Alright, I'm retarded, because I haven't mentioned Om yet...I mean, someone even already asked for stuff that sounds like Sleep, and duh, I think the bassist and drummer from Sleep are going to sound more like Sleep than anything else. So yeah, Om is amazing, check them out.


----------



## Forsaken5678 (Jun 25, 2009)

Om isnt bad. anybody listen to grind here? any 324 or pig destroyer fans?


----------



## Vitus.Syndrome (Jun 26, 2009)

Forsaken5678 said:


> Om isnt bad. anybody listen to grind here? any 324 or pig destroyer fans?


Well I crazy thrilled to see this thread. In me younger days I was a hardcore metal head, doom/stoner being my area of specialty for a while (later moved on to progressive death).

I would love to get a run down of some of the newer bands or albums hitting the scene. I heard Candlemass has a new album out with Robert Lowe of Solitude Aeturnus. Any good


----------



## fartsalot (Jul 9, 2009)

Bardo Pond, Earthless, and Dead Meadow (I know, Dead Meadow is pretty poppy, but damn I love them)


----------



## Forsaken5678 (Jul 9, 2009)

Dead Meadow is pretty cool. Very cool to listen to when you're baked...


----------



## Single White Pistol (Aug 2, 2009)

Wow, I just listened to Dead Meadow for the first time because of this thread and I loved it.
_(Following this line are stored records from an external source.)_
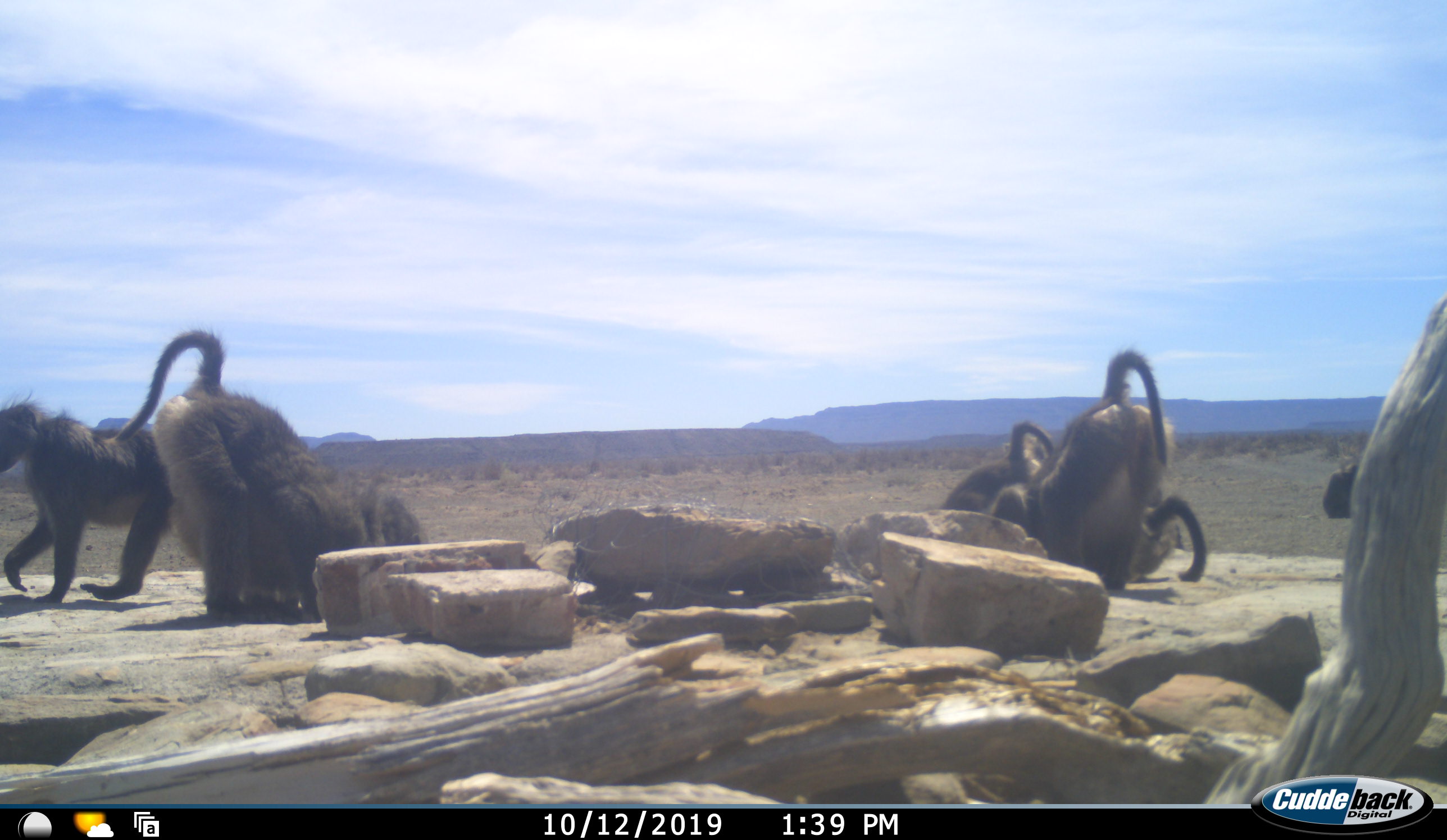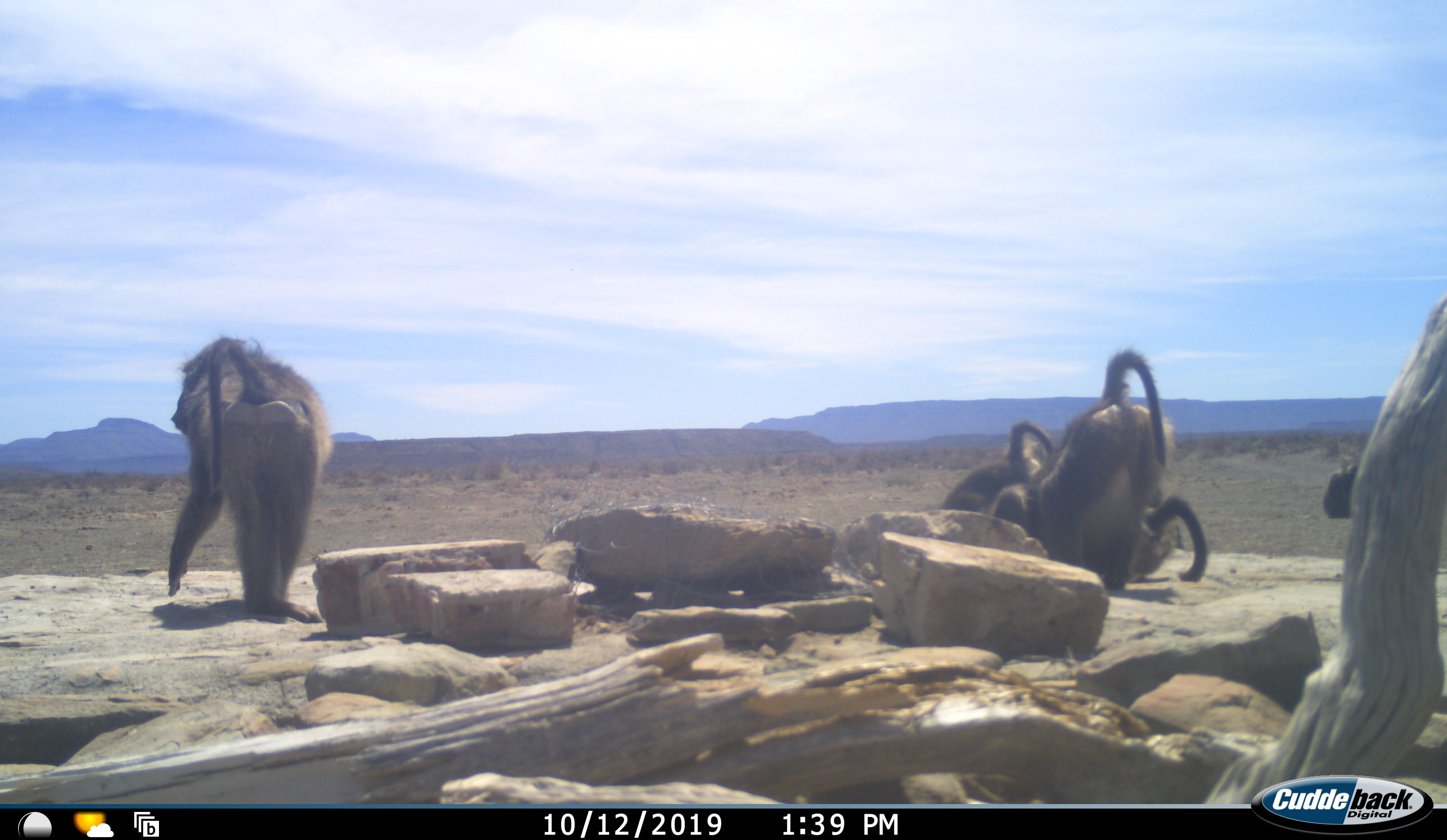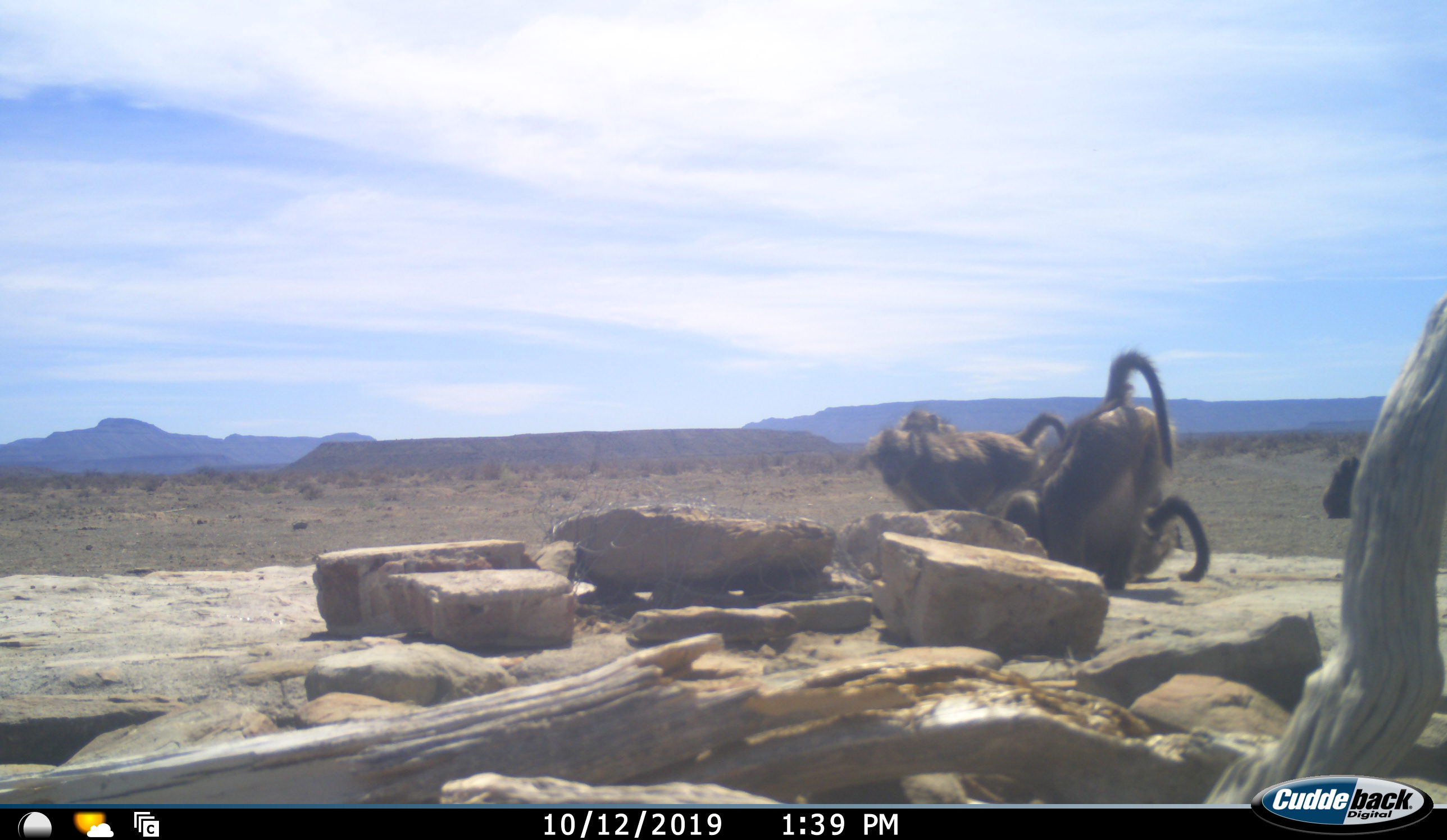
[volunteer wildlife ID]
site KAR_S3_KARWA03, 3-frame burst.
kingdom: Animalia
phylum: Chordata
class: Mammalia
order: Primates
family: Cercopithecidae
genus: Papio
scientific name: Papio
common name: baboon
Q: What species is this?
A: Baboon (Papio).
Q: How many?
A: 5.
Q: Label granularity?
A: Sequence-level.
Thanks guys!


----------



## stickyfingers (Aug 2, 2009)

Kyuss and Electric Wizard kick ass!


----------



## HailTheLeaf (Aug 3, 2009)

stickyfingers said:


> Kyuss and Electric Wizard kick ass!


yes, yes they do...and Mastodon is touring with High On Fire...


----------



## HailTheLeaf (Jan 1, 2010)

Wow, haven't bumped this thread in awhile so, yeah, bump! 

Anyone listen to Ararat or White Buzz or Sgt, Sunshine?


----------



## Forsaken5678 (Jan 4, 2010)

Anybody here listen to Torche?

Seen them live....they are fucking amazing!!!

u cant fuck with the bomb tuning!


----------



## tebor (Jan 4, 2010)

I love Eyehategod, Down, Bongzilla, Kyuss


Love the riff in this Eletric Wizard song
[youtube]sO7VP34n2Ps[/youtube]


----------



## HailTheLeaf (Jan 4, 2010)

Torche is great...all of the above mentioned bands are awesome.


----------



## Sneezy (Jan 4, 2010)

what about suidakra, Ensiferum, kivimestan druidi, equilibrium,


----------



## HailTheLeaf (Jan 5, 2010)

Not sure, never heard of 'um...ha, the first band sounds kinda like what In Flames sounded like back when they didn't suck, and the 2nd band is just hilarious...couldn't find myspace links for the last 2, but none of it sounds like stoner metal or doom to me...


----------



## Forsaken5678 (Jan 5, 2010)

HailTheLeaf said:


> the first band sounds kinda like what In Flames sounded like back when they didn't suck,




hahaha they use to be my favorite band until reroute to remain came out. Seen them live a couple of times though...they still put on a hell of a show.


I also got the new keelhaul u were talking about before. badass album!


----------



## tebor (Jan 5, 2010)

I checked out Dead Meadow because of this thread.
they are a cool band.
I like.


----------



## HailTheLeaf (Jan 6, 2010)

In Flames were great live until they started dressing all in white and writing lame crap that sounds like the newer bands that rip them and Iron Maiden off, badly. 

And yeah, Keelhaul is just badass...I love that album.


----------



## DogFacedDemon (Feb 13, 2010)

Greets tasteful thread-goers!
I have to put in a mention for the MIGHTY Bongzilla. They make fat riffs.
&, not entirely stoner-y - they like to call it rocky mountain hydro-grind - but! they're all baked and have some beatifully baked stoney riffs, too: The great Cephalic Carnage

Peace & noise!


----------



## HailTheLeaf (Feb 15, 2010)

Bongzilla should definitely have an honorable mention here...


----------



## Greenscreen (Feb 15, 2010)

Eight Foot Sativa.....


----------



## dirtnap411 (Feb 16, 2010)

[youtube]ToQf9lmnN9I[/youtube]


----------



## HailTheLeaf (Feb 16, 2010)

Haha, stoner death metal


----------